Molecular Neurophysiology Section, Porter Neuroscience Research Center, National Institute of Neurological Disorders and Stroke, National Institutes of Health, Bethesda, Maryland, USA.
Sci Rep. 2017 Jan 31;7:41646. doi: 10.1038/srep41646.
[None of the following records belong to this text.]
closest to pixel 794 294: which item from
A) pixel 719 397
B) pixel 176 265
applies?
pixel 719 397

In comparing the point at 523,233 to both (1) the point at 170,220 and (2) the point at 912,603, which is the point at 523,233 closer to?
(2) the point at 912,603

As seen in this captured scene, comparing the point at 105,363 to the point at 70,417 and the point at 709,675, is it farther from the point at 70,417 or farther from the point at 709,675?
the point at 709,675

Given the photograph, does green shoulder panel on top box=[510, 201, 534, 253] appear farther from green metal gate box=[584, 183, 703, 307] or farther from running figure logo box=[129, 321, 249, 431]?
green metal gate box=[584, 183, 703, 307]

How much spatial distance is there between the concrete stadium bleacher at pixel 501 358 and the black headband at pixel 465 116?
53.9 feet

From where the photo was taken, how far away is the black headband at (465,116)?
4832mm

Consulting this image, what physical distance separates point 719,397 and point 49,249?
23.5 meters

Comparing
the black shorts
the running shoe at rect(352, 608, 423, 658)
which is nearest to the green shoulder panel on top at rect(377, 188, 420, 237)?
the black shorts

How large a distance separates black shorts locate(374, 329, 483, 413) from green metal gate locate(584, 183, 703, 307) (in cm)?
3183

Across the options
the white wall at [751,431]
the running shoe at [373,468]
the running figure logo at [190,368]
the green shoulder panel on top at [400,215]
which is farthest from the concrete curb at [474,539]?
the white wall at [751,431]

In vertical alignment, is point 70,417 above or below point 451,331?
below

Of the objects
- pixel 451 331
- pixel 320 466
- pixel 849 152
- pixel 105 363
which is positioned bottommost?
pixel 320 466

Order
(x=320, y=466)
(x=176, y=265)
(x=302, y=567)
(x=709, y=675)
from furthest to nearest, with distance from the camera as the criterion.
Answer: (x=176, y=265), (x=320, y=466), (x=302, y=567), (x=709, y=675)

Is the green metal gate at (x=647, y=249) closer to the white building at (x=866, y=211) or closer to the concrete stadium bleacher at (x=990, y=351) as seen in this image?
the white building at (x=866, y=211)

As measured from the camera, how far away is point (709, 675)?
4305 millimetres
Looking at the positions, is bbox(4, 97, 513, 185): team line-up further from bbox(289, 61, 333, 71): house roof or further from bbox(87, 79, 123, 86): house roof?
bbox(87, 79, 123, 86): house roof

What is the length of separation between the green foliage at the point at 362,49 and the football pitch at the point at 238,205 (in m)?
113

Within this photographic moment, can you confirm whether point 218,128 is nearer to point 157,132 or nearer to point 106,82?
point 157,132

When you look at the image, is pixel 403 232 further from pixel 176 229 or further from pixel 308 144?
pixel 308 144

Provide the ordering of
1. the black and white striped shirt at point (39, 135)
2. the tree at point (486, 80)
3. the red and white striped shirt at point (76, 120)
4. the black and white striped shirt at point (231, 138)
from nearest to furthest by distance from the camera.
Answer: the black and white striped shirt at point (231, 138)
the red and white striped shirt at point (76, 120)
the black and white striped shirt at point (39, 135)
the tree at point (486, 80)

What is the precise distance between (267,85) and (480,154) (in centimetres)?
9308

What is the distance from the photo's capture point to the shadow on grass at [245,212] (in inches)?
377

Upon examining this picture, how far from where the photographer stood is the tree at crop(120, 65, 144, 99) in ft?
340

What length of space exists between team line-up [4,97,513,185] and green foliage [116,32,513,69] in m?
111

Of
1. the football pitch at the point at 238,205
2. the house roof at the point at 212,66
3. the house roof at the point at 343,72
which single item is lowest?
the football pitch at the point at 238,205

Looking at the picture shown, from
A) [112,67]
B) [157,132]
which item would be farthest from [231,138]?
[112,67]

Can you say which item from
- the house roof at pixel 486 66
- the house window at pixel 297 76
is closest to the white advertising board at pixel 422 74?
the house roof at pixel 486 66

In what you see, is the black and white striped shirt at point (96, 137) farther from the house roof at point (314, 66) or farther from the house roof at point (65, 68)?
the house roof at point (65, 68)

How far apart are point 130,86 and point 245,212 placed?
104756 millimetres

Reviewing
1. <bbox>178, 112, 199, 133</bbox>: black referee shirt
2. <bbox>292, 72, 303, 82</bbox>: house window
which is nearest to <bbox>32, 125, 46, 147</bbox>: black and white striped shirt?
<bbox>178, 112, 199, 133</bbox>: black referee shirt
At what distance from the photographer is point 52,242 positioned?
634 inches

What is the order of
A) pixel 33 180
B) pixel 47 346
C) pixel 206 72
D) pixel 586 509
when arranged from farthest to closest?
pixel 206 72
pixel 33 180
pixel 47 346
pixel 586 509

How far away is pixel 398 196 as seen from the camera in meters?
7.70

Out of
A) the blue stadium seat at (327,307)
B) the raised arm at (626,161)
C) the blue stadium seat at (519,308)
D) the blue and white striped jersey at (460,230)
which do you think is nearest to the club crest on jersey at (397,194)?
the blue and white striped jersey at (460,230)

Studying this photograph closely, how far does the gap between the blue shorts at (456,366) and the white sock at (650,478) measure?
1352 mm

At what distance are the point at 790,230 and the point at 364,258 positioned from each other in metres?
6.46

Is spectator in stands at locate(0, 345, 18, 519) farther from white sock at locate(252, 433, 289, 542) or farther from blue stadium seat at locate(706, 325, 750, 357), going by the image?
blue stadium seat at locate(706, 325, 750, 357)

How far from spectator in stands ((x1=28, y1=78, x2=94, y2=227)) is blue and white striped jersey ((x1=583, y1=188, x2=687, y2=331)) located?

Heterotetramer voltage-gated K (K) channels K2.1/K6.4 display a gating charge-voltage (Q) distribution composed by two separate components. We use state dependent chemical accessibility to cysteines substituted in either K2.1 or K6.4 to assess the voltage sensor movements of each subunit. By comparing the voltage dependences of chemical modification and gating charge displacement, here we show that each gating charge component corresponds to a specific subunit forming the heterotetramer. The voltage sensors from K6.4 subunits move at more negative potentials than the voltage sensors belonging to K2.1 subunits. These results indicate that the voltage sensors from the tetrameric channels move independently. In addition, our data shows that 75% of the total charge is attributed to K2.1, while 25% to K6.4. Thus, the most parsimonious model for K2.1/K6.4 channels' stoichiometry is 3:1.
异四聚体电压门控钾 (K) 通道 K2.1/K6.4 显示出由两个独立组成部分组成的门控电荷-电压 (Q) 分布。我们使用状态依赖的半胱氨酸化学可及性来评估 K2.1 或 K6.4 中取代的亚基的电压传感器运动。通过比较化学修饰和门控电荷位移的电压依赖性,我们在这里表明,每个门控电荷组成部分对应于形成异四聚体的特定亚基。来自 K6.4 亚基的电压传感器比属于 K2.1 亚基的电压传感器移动到更负的电位。这些结果表明,四聚体通道的电压传感器独立移动。此外,我们的数据表明,总电荷的 75%归因于 K2.1,而 25%归因于 K6.4。因此,K2.1/K6.4 通道的最简约配位数模型是 3:1。